Peter T. Sheehey, Joyce A. Guzik, Ronald C. Kirkpatrick, Irvin R. Lindemuth, David W. Scudder, Jack S. Shlachter, Frederick J. Wysocki
Fusion Science and Technology | Volume 30 | Number 3 | December 1996 | Pages 1355-1359
Innovative Approaches to Fusion Energy | doi.org/10.13182/FST96-A11963137
Articles are hosted by Taylor and Francis Online.
In Magnetized Target Fusion (MTF), a preheated and magnetized target plasma is hydrodynamically compressed to fusion conditions.1,2 Because the magnetic field suppresses losses by electron thermal conduction in the fuel during the target implosion heating process, the compression may be over a much longer time scale than in traditional inertial confinement fusion (ICF). Bigger targets and much lower initial target densities than in ICF can be used, reducing radiative energy losses. Therefore, “liner-on-plasma” compressions, driven by relatively inexpensive electrical pulsed power, may be practical. Potential MTF target plasmas must meet minimum temperature, density, and magnetic field starting conditions, and must remain relatively free of high-Z radiation-cooling-enhancing contaminants.
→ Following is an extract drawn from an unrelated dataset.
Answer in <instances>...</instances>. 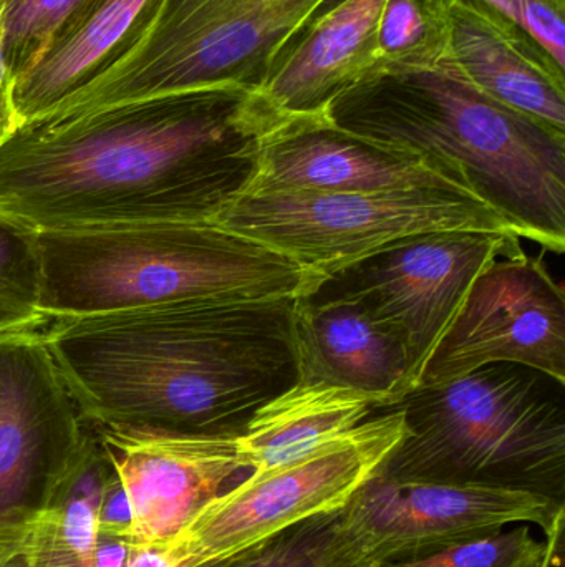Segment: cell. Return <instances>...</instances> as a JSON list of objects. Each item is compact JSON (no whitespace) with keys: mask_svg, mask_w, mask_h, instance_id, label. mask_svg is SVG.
<instances>
[{"mask_svg":"<svg viewBox=\"0 0 565 567\" xmlns=\"http://www.w3.org/2000/svg\"><path fill=\"white\" fill-rule=\"evenodd\" d=\"M278 122L258 93L212 86L25 123L0 146V216L33 233L215 223Z\"/></svg>","mask_w":565,"mask_h":567,"instance_id":"obj_1","label":"cell"},{"mask_svg":"<svg viewBox=\"0 0 565 567\" xmlns=\"http://www.w3.org/2000/svg\"><path fill=\"white\" fill-rule=\"evenodd\" d=\"M294 312L295 297L186 299L39 332L90 429L238 436L297 383Z\"/></svg>","mask_w":565,"mask_h":567,"instance_id":"obj_2","label":"cell"},{"mask_svg":"<svg viewBox=\"0 0 565 567\" xmlns=\"http://www.w3.org/2000/svg\"><path fill=\"white\" fill-rule=\"evenodd\" d=\"M325 115L355 135L443 163L517 238L563 255L565 133L494 102L447 66L378 69Z\"/></svg>","mask_w":565,"mask_h":567,"instance_id":"obj_3","label":"cell"},{"mask_svg":"<svg viewBox=\"0 0 565 567\" xmlns=\"http://www.w3.org/2000/svg\"><path fill=\"white\" fill-rule=\"evenodd\" d=\"M40 312L49 319L186 299L297 297L301 268L215 223L35 233Z\"/></svg>","mask_w":565,"mask_h":567,"instance_id":"obj_4","label":"cell"},{"mask_svg":"<svg viewBox=\"0 0 565 567\" xmlns=\"http://www.w3.org/2000/svg\"><path fill=\"white\" fill-rule=\"evenodd\" d=\"M405 435L380 475L517 489L565 505V383L496 362L397 403Z\"/></svg>","mask_w":565,"mask_h":567,"instance_id":"obj_5","label":"cell"},{"mask_svg":"<svg viewBox=\"0 0 565 567\" xmlns=\"http://www.w3.org/2000/svg\"><path fill=\"white\" fill-rule=\"evenodd\" d=\"M334 0H159L132 45L36 122L212 86L258 92L295 33Z\"/></svg>","mask_w":565,"mask_h":567,"instance_id":"obj_6","label":"cell"},{"mask_svg":"<svg viewBox=\"0 0 565 567\" xmlns=\"http://www.w3.org/2000/svg\"><path fill=\"white\" fill-rule=\"evenodd\" d=\"M215 225L254 239L304 271L307 287L411 236L514 229L477 196L453 189L241 195Z\"/></svg>","mask_w":565,"mask_h":567,"instance_id":"obj_7","label":"cell"},{"mask_svg":"<svg viewBox=\"0 0 565 567\" xmlns=\"http://www.w3.org/2000/svg\"><path fill=\"white\" fill-rule=\"evenodd\" d=\"M404 435V413L388 406L301 458L249 473L159 545L176 567H209L244 555L307 519L345 508Z\"/></svg>","mask_w":565,"mask_h":567,"instance_id":"obj_8","label":"cell"},{"mask_svg":"<svg viewBox=\"0 0 565 567\" xmlns=\"http://www.w3.org/2000/svg\"><path fill=\"white\" fill-rule=\"evenodd\" d=\"M521 249L520 238L506 233H427L352 262L297 297L362 307L404 343L414 367V390L474 279L494 259Z\"/></svg>","mask_w":565,"mask_h":567,"instance_id":"obj_9","label":"cell"},{"mask_svg":"<svg viewBox=\"0 0 565 567\" xmlns=\"http://www.w3.org/2000/svg\"><path fill=\"white\" fill-rule=\"evenodd\" d=\"M494 259L471 284L417 386L437 385L488 363L533 367L565 383V293L543 259Z\"/></svg>","mask_w":565,"mask_h":567,"instance_id":"obj_10","label":"cell"},{"mask_svg":"<svg viewBox=\"0 0 565 567\" xmlns=\"http://www.w3.org/2000/svg\"><path fill=\"white\" fill-rule=\"evenodd\" d=\"M85 432L39 330L0 336V529L50 502Z\"/></svg>","mask_w":565,"mask_h":567,"instance_id":"obj_11","label":"cell"},{"mask_svg":"<svg viewBox=\"0 0 565 567\" xmlns=\"http://www.w3.org/2000/svg\"><path fill=\"white\" fill-rule=\"evenodd\" d=\"M564 503L534 493L377 475L342 508V525L378 566L418 558L453 543L536 523L550 532Z\"/></svg>","mask_w":565,"mask_h":567,"instance_id":"obj_12","label":"cell"},{"mask_svg":"<svg viewBox=\"0 0 565 567\" xmlns=\"http://www.w3.org/2000/svg\"><path fill=\"white\" fill-rule=\"evenodd\" d=\"M410 189L473 195L467 179L443 163L372 142L321 115L279 120L262 136L258 166L244 195Z\"/></svg>","mask_w":565,"mask_h":567,"instance_id":"obj_13","label":"cell"},{"mask_svg":"<svg viewBox=\"0 0 565 567\" xmlns=\"http://www.w3.org/2000/svg\"><path fill=\"white\" fill-rule=\"evenodd\" d=\"M93 430L128 493L129 545L168 542L251 473L239 455V435Z\"/></svg>","mask_w":565,"mask_h":567,"instance_id":"obj_14","label":"cell"},{"mask_svg":"<svg viewBox=\"0 0 565 567\" xmlns=\"http://www.w3.org/2000/svg\"><path fill=\"white\" fill-rule=\"evenodd\" d=\"M384 6L385 0H334L295 33L255 92L275 118L325 115L342 93L380 69Z\"/></svg>","mask_w":565,"mask_h":567,"instance_id":"obj_15","label":"cell"},{"mask_svg":"<svg viewBox=\"0 0 565 567\" xmlns=\"http://www.w3.org/2000/svg\"><path fill=\"white\" fill-rule=\"evenodd\" d=\"M299 380L374 393L397 405L414 385L401 340L357 303L295 297Z\"/></svg>","mask_w":565,"mask_h":567,"instance_id":"obj_16","label":"cell"},{"mask_svg":"<svg viewBox=\"0 0 565 567\" xmlns=\"http://www.w3.org/2000/svg\"><path fill=\"white\" fill-rule=\"evenodd\" d=\"M95 430L39 512L0 529V567H93L103 486L112 472Z\"/></svg>","mask_w":565,"mask_h":567,"instance_id":"obj_17","label":"cell"},{"mask_svg":"<svg viewBox=\"0 0 565 567\" xmlns=\"http://www.w3.org/2000/svg\"><path fill=\"white\" fill-rule=\"evenodd\" d=\"M448 49L441 66L494 102L565 133V79L471 7L448 6Z\"/></svg>","mask_w":565,"mask_h":567,"instance_id":"obj_18","label":"cell"},{"mask_svg":"<svg viewBox=\"0 0 565 567\" xmlns=\"http://www.w3.org/2000/svg\"><path fill=\"white\" fill-rule=\"evenodd\" d=\"M390 403L385 396L328 383L297 382L265 403L238 436L252 475L301 458L345 435Z\"/></svg>","mask_w":565,"mask_h":567,"instance_id":"obj_19","label":"cell"},{"mask_svg":"<svg viewBox=\"0 0 565 567\" xmlns=\"http://www.w3.org/2000/svg\"><path fill=\"white\" fill-rule=\"evenodd\" d=\"M159 0H96L32 69L17 76L15 106L35 122L112 65L148 20Z\"/></svg>","mask_w":565,"mask_h":567,"instance_id":"obj_20","label":"cell"},{"mask_svg":"<svg viewBox=\"0 0 565 567\" xmlns=\"http://www.w3.org/2000/svg\"><path fill=\"white\" fill-rule=\"evenodd\" d=\"M209 567H378L342 525V509L315 516L271 542Z\"/></svg>","mask_w":565,"mask_h":567,"instance_id":"obj_21","label":"cell"},{"mask_svg":"<svg viewBox=\"0 0 565 567\" xmlns=\"http://www.w3.org/2000/svg\"><path fill=\"white\" fill-rule=\"evenodd\" d=\"M448 33V7L441 0H385L377 35L380 69L441 66Z\"/></svg>","mask_w":565,"mask_h":567,"instance_id":"obj_22","label":"cell"},{"mask_svg":"<svg viewBox=\"0 0 565 567\" xmlns=\"http://www.w3.org/2000/svg\"><path fill=\"white\" fill-rule=\"evenodd\" d=\"M39 302L35 233L0 216V336L42 329Z\"/></svg>","mask_w":565,"mask_h":567,"instance_id":"obj_23","label":"cell"},{"mask_svg":"<svg viewBox=\"0 0 565 567\" xmlns=\"http://www.w3.org/2000/svg\"><path fill=\"white\" fill-rule=\"evenodd\" d=\"M490 20L547 69L565 79V0H441Z\"/></svg>","mask_w":565,"mask_h":567,"instance_id":"obj_24","label":"cell"},{"mask_svg":"<svg viewBox=\"0 0 565 567\" xmlns=\"http://www.w3.org/2000/svg\"><path fill=\"white\" fill-rule=\"evenodd\" d=\"M96 0H9L7 56L15 76L35 66Z\"/></svg>","mask_w":565,"mask_h":567,"instance_id":"obj_25","label":"cell"},{"mask_svg":"<svg viewBox=\"0 0 565 567\" xmlns=\"http://www.w3.org/2000/svg\"><path fill=\"white\" fill-rule=\"evenodd\" d=\"M546 543L536 542L527 526L463 539L418 558L378 567H540Z\"/></svg>","mask_w":565,"mask_h":567,"instance_id":"obj_26","label":"cell"},{"mask_svg":"<svg viewBox=\"0 0 565 567\" xmlns=\"http://www.w3.org/2000/svg\"><path fill=\"white\" fill-rule=\"evenodd\" d=\"M132 522L128 493L113 466L105 486H103L102 499H100L98 532L122 536L128 542Z\"/></svg>","mask_w":565,"mask_h":567,"instance_id":"obj_27","label":"cell"},{"mask_svg":"<svg viewBox=\"0 0 565 567\" xmlns=\"http://www.w3.org/2000/svg\"><path fill=\"white\" fill-rule=\"evenodd\" d=\"M7 2L9 0H0V146L23 126L15 106L17 76L7 56Z\"/></svg>","mask_w":565,"mask_h":567,"instance_id":"obj_28","label":"cell"},{"mask_svg":"<svg viewBox=\"0 0 565 567\" xmlns=\"http://www.w3.org/2000/svg\"><path fill=\"white\" fill-rule=\"evenodd\" d=\"M129 543L122 536L98 532L93 549V567H126Z\"/></svg>","mask_w":565,"mask_h":567,"instance_id":"obj_29","label":"cell"},{"mask_svg":"<svg viewBox=\"0 0 565 567\" xmlns=\"http://www.w3.org/2000/svg\"><path fill=\"white\" fill-rule=\"evenodd\" d=\"M126 567H176L159 543L129 545Z\"/></svg>","mask_w":565,"mask_h":567,"instance_id":"obj_30","label":"cell"},{"mask_svg":"<svg viewBox=\"0 0 565 567\" xmlns=\"http://www.w3.org/2000/svg\"><path fill=\"white\" fill-rule=\"evenodd\" d=\"M565 512L557 516L550 532H546V555L540 567H565Z\"/></svg>","mask_w":565,"mask_h":567,"instance_id":"obj_31","label":"cell"}]
</instances>
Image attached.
At Los Alamos National Laboratory, computational and experimental research is being pursued into MTF target plasmas, such as deuterium-fiber-initiated Z-pinches,3 and the Russian-originated “MAGO” plasma.4 In addition, liner-on-plasma compressions of such target plasmas to fusion conditions are being computationally modeled, and experimental investigation of such heavy liner implosions has begun. The status of the research will be presented.